### Selected passage
"""

Post by naveendk.55 »

[text]I am trying to access a value (number called userid) from database and display it in Textbox. This user ID should be depending on the name that customer select from a drop down box above the UserId textbox. The NAME that customer select is also from database.

Any one help me to write the WHERE statement and put that in textbox. Below is the code that I tried but got stuck.
[/text]

Code: Select all


<td> Name </td> 
                    <td> <select name="aname" id="aname" style="width: 147px">
                            <?php
                            $result = mysql_query("SELECT name FROM empdata where role='user' ORDER BY name ASC");
                            while ($row = mysql_fetch_array($result)) {
                                echo "<option>" . $row['name'] . "</option>";
                            }
                            ?>
                        </select></td>
                </tr> 
<tr>
                    <td> ID </td> 
                    <td colspan='3'> <input type="text" name="id" id="id"/>
                    
                        <?php
                            $result = mysql_query("SELECT userid FROM empdata where name= ");
                            
                            ?>
                    </td>

User avatar
twinedev
Forum Regular
Posts: 984
Joined: Tue Sep 28, 2010 11:41 am
Location: Columbus, Ohio

Re: database query help

Post by twinedev »

"""

### Recorded information
"""

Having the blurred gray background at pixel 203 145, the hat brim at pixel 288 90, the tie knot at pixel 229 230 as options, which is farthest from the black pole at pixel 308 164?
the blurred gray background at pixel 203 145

"""

In the forum post about the database query, which table does the code query to fill the drop-down box with names?

The empdata table.